Répétition générale pour une France malade

Dernier scrutin avant la présidentielle de 2017, ces régionales mettent en évidence les échecs de la droite et d’une gauche désunie.
publié le 6 décembre 2015 à 21h48

La dernière photographie politique avant la présidentielle de 2017 fait apparaître une France… malade. Dont un seul parti, le Front national, peut légitimement revendiquer non seulement une victoire mais, surtout, et c’est le plus important, une dynamique électorale qui autorise Marine Le Pen à voir en grand ses espoirs pour 2017. Dimanche soir, Nicolas Sarkozy et François Hollande auront beaucoup de mal à voir dans ces résultats autre chose qu’une défaite pour leur camp et leur stratégie. La droite, unie, ne parvient toujours pas à capitaliser massivement sur le désamour à l’égard de l’exécutif et son absence de résultats, notamment sur le front du chômage. Quant à la gauche, même si le socle socialiste fait mieux que résister dans certaines régions, elle est toujours aussi affaiblie par sa désunion qui l’oblige à se retrouver en troisième position (la pire) dans six régions.

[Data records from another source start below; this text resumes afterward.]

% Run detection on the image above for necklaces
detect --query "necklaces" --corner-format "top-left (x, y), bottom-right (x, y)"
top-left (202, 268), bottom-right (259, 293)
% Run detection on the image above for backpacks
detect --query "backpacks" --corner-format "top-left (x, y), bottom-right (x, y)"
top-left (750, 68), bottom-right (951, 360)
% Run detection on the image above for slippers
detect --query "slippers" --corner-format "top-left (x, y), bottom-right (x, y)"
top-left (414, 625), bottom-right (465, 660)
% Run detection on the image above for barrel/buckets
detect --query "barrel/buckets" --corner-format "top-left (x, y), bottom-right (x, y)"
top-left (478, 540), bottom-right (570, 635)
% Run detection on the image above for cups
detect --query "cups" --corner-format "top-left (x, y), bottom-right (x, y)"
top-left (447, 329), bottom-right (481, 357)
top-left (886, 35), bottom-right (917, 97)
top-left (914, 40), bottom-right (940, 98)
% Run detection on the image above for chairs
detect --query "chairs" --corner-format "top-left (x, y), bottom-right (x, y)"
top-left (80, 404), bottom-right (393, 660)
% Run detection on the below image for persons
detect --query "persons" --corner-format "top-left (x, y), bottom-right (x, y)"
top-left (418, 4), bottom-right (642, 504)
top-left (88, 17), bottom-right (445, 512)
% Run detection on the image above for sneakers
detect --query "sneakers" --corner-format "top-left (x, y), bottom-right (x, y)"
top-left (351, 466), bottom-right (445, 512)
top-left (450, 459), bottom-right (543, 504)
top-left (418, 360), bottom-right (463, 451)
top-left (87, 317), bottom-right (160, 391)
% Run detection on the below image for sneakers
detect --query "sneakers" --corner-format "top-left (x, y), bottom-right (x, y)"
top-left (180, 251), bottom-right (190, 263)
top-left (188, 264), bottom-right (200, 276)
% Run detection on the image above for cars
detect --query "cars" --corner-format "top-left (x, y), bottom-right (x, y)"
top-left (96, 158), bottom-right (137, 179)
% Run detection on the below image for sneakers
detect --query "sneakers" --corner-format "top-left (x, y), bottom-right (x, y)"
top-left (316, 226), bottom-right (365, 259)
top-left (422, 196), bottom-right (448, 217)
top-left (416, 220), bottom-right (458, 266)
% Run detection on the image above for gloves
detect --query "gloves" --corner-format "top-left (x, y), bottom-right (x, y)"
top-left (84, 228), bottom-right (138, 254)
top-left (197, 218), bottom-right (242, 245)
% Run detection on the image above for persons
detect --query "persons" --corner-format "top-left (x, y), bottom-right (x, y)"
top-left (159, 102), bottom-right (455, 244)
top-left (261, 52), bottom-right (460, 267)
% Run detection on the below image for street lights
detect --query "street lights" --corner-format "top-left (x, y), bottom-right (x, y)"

Crise de confiance. Un pays démocratiquement malade, donc. Car même si l'abstention (49,5%) a reculé de quelques points par rapport à 2010, elle reste très légèrement inférieure à celle des départementales de mars (49 ,8%). Le pays s'est finalement très peu déplacé pour aller voter, alors que tout l'incitait à le faire sur un mode dramatique. Ni la menace d'un Front national capable, selon les sondages, d'arriver en tête dans au moins six régions ni les appels du gouvernement à revendiquer son bulletin de vote comme «une arme contre le terrorisme» n'ont suffit pour remobiliser notamment le peuple de gauche. Le désenchantement démocratique français prend racine. Un pays malade car aucune alternative républicaine au Front national n'apparaît aujourd'hui comme une valeur refuge. Le bloc «total droite» dépasse tout juste les 30% alors que son homologue «total gauche» atteint environ 35%, à cause notamment d'un Parti socialiste qui fait mieux que prévu (d'au moins 3 points), probablement grâce au petit regain de mobilisation. Le grand pari de Nicolas Sarkozy a pour l'instant échoué : non seulement le parti Les Républicains n'a pas freiné l'envolée du vote frontiste mais, surtout, il ne profite que très peu de la crise de confiance qui frappe l'exécutif. Les résultats de dimanche n'apportent donc aucune réponse au vieux dilemne existentiel de la droite : pour contrer l'extrême droite, faut-il coller au discours du FN ou au contraire s'en détacher en réaffirmant le primat de l'économie ? Les partisans de Sarkozy pourront toujours dire que, sans leur champion, la situation aurait été bien pire. Ceux d'Alain Juppé professeront bien sûr exactement le contraire. Seule la future primaire tranchera la question.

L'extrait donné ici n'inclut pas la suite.